### TASK STATEMENT:
Restate every record exactly, with nothing skipped.
★ ★ ★ ★
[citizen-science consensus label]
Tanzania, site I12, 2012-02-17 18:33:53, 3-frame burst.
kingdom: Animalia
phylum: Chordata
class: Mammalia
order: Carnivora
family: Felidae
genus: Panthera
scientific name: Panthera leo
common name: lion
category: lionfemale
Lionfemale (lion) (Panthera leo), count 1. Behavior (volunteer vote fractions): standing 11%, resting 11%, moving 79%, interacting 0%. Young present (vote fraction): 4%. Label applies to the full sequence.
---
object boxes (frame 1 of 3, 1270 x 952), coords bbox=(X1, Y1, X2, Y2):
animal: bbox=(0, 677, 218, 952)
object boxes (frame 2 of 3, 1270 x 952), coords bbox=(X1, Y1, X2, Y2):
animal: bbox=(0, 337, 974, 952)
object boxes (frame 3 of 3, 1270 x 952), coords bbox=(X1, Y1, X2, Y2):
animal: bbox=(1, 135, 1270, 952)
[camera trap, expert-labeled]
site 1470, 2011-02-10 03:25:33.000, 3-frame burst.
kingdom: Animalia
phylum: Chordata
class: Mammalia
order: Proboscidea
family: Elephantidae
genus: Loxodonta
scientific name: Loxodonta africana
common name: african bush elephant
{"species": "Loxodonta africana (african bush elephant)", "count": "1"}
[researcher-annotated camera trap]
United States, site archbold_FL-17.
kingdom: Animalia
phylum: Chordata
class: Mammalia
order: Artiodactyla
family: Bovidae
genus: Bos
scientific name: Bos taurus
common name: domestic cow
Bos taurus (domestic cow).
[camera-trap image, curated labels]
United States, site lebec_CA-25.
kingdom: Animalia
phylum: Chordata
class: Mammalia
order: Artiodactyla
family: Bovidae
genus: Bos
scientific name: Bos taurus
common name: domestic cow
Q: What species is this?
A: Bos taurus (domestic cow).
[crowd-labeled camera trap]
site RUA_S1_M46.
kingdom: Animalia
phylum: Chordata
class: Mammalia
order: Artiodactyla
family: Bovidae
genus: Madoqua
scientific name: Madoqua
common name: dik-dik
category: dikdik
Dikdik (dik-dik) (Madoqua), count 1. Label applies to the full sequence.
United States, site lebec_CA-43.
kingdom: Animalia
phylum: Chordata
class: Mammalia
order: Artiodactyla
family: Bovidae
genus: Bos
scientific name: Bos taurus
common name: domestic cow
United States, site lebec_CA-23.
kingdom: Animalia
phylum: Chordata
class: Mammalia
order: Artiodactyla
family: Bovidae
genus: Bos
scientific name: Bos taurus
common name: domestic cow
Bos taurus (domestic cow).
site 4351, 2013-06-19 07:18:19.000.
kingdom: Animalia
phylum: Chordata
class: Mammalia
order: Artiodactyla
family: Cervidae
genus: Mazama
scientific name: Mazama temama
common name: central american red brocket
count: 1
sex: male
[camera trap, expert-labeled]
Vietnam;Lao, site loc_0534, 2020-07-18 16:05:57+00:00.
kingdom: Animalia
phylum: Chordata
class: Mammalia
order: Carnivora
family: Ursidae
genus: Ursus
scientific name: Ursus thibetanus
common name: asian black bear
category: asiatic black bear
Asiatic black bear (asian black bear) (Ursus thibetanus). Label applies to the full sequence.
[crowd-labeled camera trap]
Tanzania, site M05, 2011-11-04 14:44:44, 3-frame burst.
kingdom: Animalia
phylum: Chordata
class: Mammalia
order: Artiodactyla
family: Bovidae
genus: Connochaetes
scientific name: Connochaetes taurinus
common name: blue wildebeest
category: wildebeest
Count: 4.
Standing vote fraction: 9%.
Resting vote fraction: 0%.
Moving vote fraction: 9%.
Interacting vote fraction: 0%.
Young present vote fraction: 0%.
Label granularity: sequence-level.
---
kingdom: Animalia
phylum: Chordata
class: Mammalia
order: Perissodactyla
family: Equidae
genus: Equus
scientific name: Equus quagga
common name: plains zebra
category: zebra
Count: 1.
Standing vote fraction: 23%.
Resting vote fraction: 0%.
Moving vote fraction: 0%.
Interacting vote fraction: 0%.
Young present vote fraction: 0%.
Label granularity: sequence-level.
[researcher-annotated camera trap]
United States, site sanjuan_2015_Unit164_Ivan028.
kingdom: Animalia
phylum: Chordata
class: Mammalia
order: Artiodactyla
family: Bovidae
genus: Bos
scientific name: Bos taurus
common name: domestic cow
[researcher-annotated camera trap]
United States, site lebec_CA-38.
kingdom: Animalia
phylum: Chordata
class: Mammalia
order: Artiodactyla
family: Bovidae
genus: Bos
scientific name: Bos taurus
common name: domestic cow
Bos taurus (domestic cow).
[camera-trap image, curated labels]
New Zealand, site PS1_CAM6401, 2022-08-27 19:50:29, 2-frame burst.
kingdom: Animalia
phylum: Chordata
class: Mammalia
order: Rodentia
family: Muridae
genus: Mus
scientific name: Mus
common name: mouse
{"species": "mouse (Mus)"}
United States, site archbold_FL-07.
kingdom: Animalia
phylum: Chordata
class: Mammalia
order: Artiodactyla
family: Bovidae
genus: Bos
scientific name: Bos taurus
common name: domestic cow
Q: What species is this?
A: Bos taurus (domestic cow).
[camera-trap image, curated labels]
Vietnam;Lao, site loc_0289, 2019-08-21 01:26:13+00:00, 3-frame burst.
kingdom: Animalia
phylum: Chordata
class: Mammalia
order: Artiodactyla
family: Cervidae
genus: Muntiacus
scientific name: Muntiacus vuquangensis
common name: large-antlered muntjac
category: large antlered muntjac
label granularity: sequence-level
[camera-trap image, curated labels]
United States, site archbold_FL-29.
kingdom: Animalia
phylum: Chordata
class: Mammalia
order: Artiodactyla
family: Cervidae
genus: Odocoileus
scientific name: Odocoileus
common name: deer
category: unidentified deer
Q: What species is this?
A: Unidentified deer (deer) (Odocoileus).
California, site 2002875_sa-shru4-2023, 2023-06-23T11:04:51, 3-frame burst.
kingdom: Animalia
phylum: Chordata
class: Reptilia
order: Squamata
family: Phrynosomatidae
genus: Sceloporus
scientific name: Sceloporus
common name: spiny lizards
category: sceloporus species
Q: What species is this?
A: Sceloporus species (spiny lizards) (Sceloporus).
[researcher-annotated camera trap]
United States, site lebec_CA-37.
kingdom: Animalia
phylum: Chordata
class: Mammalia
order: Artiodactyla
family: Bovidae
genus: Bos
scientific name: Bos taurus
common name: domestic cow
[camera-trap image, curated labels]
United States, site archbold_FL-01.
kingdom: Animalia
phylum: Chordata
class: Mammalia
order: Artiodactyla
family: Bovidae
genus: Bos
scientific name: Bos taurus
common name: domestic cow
★ ★ ★ ★
### RESULT OF THE TASK:
[citizen-science consensus label]
Tanzania, site I12, 2012-02-17 18:33:53, 3-frame burst.
kingdom: Animalia
phylum: Chordata
class: Mammalia
order: Carnivora
family: Felidae
genus: Panthera
scientific name: Panthera leo
common name: lion
category: lionfemale
Lionfemale (lion) (Panthera leo), count 1. Behavior (volunteer vote fractions): standing 11%, resting 11%, moving 79%, interacting 0%. Young present (vote fraction): 4%. Label applies to the full sequence.
---
object boxes (frame 1 of 3, 1270 x 952), coords bbox=(X1, Y1, X2, Y2):
animal: bbox=(0, 677, 218, 952)
object boxes (frame 2 of 3, 1270 x 952), coords bbox=(X1, Y1, X2, Y2):
animal: bbox=(0, 337, 974, 952)
object boxes (frame 3 of 3, 1270 x 952), coords bbox=(X1, Y1, X2, Y2):
animal: bbox=(1, 135, 1270, 952)
[camera trap, expert-labeled]
site 1470, 2011-02-10 03:25:33.000, 3-frame burst.
kingdom: Animalia
phylum: Chordata
class: Mammalia
order: Proboscidea
family: Elephantidae
genus: Loxodonta
scientific name: Loxodonta africana
common name: african bush elephant
{"species": "Loxodonta africana (african bush elephant)", "count": "1"}
[researcher-annotated camera trap]
United States, site archbold_FL-17.
kingdom: Animalia
phylum: Chordata
class: Mammalia
order: Artiodactyla
family: Bovidae
genus: Bos
scientific name: Bos taurus
common name: domestic cow
Bos taurus (domestic cow).
[camera-trap image, curated labels]
United States, site lebec_CA-25.
kingdom: Animalia
phylum: Chordata
class: Mammalia
order: Artiodactyla
family: Bovidae
genus: Bos
scientific name: Bos taurus
common name: domestic cow
Q: What species is this?
A: Bos taurus (domestic cow).
[crowd-labeled camera trap]
site RUA_S1_M46.
kingdom: Animalia
phylum: Chordata
class: Mammalia
order: Artiodactyla
family: Bovidae
genus: Madoqua
scientific name: Madoqua
common name: dik-dik
category: dikdik
Dikdik (dik-dik) (Madoqua), count 1. Label applies to the full sequence.
United States, site lebec_CA-43.
kingdom: Animalia
phylum: Chordata
class: Mammalia
order: Artiodactyla
family: Bovidae
genus: Bos
scientific name: Bos taurus
common name: domestic cow
United States, site lebec_CA-23.
kingdom: Animalia
phylum: Chordata
class: Mammalia
order: Artiodactyla
family: Bovidae
genus: Bos
scientific name: Bos taurus
common name: domestic cow
Bos taurus (domestic cow).
site 4351, 2013-06-19 07:18:19.000.
kingdom: Animalia
phylum: Chordata
class: Mammalia
order: Artiodactyla
family: Cervidae
genus: Mazama
scientific name: Mazama temama
common name: central american red brocket
count: 1
sex: male
[camera trap, expert-labeled]
Vietnam;Lao, site loc_0534, 2020-07-18 16:05:57+00:00.
kingdom: Animalia
phylum: Chordata
class: Mammalia
order: Carnivora
family: Ursidae
genus: Ursus
scientific name: Ursus thibetanus
common name: asian black bear
category: asiatic black bear
Asiatic black bear (asian black bear) (Ursus thibetanus). Label applies to the full sequence.
[crowd-labeled camera trap]
Tanzania, site M05, 2011-11-04 14:44:44, 3-frame burst.
kingdom: Animalia
phylum: Chordata
class: Mammalia
order: Artiodactyla
family: Bovidae
genus: Connochaetes
scientific name: Connochaetes taurinus
common name: blue wildebeest
category: wildebeest
Count: 4.
Standing vote fraction: 9%.
Resting vote fraction: 0%.
Moving vote fraction: 9%.
Interacting vote fraction: 0%.
Young present vote fraction: 0%.
Label granularity: sequence-level.
---
kingdom: Animalia
phylum: Chordata
class: Mammalia
order: Perissodactyla
family: Equidae
genus: Equus
scientific name: Equus quagga
common name: plains zebra
category: zebra
Count: 1.
Standing vote fraction: 23%.
Resting vote fraction: 0%.
Moving vote fraction: 0%.
Interacting vote fraction: 0%.
Young present vote fraction: 0%.
Label granularity: sequence-level.
[researcher-annotated camera trap]
United States, site sanjuan_2015_Unit164_Ivan028.
kingdom: Animalia
phylum: Chordata
class: Mammalia
order: Artiodactyla
family: Bovidae
genus: Bos
scientific name: Bos taurus
common name: domestic cow
[researcher-annotated camera trap]
United States, site lebec_CA-38.
kingdom: Animalia
phylum: Chordata
class: Mammalia
order: Artiodactyla
family: Bovidae
genus: Bos
scientific name: Bos taurus
common name: domestic cow
Bos taurus (domestic cow).
[camera-trap image, curated labels]
New Zealand, site PS1_CAM6401, 2022-08-27 19:50:29, 2-frame burst.
kingdom: Animalia
phylum: Chordata
class: Mammalia
order: Rodentia
family: Muridae
genus: Mus
scientific name: Mus
common name: mouse
{"species": "mouse (Mus)"}
United States, site archbold_FL-07.
kingdom: Animalia
phylum: Chordata
class: Mammalia
order: Artiodactyla
family: Bovidae
genus: Bos
scientific name: Bos taurus
common name: domestic cow
Q: What species is this?
A: Bos taurus (domestic cow).
[camera-trap image, curated labels]
Vietnam;Lao, site loc_0289, 2019-08-21 01:26:13+00:00, 3-frame burst.
kingdom: Animalia
phylum: Chordata
class: Mammalia
order: Artiodactyla
family: Cervidae
genus: Muntiacus
scientific name: Muntiacus vuquangensis
common name: large-antlered muntjac
category: large antlered muntjac
label granularity: sequence-level
[camera-trap image, curated labels]
United States, site archbold_FL-29.
kingdom: Animalia
phylum: Chordata
class: Mammalia
order: Artiodactyla
family: Cervidae
genus: Odocoileus
scientific name: Odocoileus
common name: deer
category: unidentified deer
Q: What species is this?
A: Unidentified deer (deer) (Odocoileus).
California, site 2002875_sa-shru4-2023, 2023-06-23T11:04:51, 3-frame burst.
kingdom: Animalia
phylum: Chordata
class: Reptilia
order: Squamata
family: Phrynosomatidae
genus: Sceloporus
scientific name: Sceloporus
common name: spiny lizards
category: sceloporus species
Q: What species is this?
A: Sceloporus species (spiny lizards) (Sceloporus).
[researcher-annotated camera trap]
United States, site lebec_CA-37.
kingdom: Animalia
phylum: Chordata
class: Mammalia
order: Artiodactyla
family: Bovidae
genus: Bos
scientific name: Bos taurus
common name: domestic cow
[camera-trap image, curated labels]
United States, site archbold_FL-01.
kingdom: Animalia
phylum: Chordata
class: Mammalia
order: Artiodactyla
family: Bovidae
genus: Bos
scientific name: Bos taurus
common name: domestic cow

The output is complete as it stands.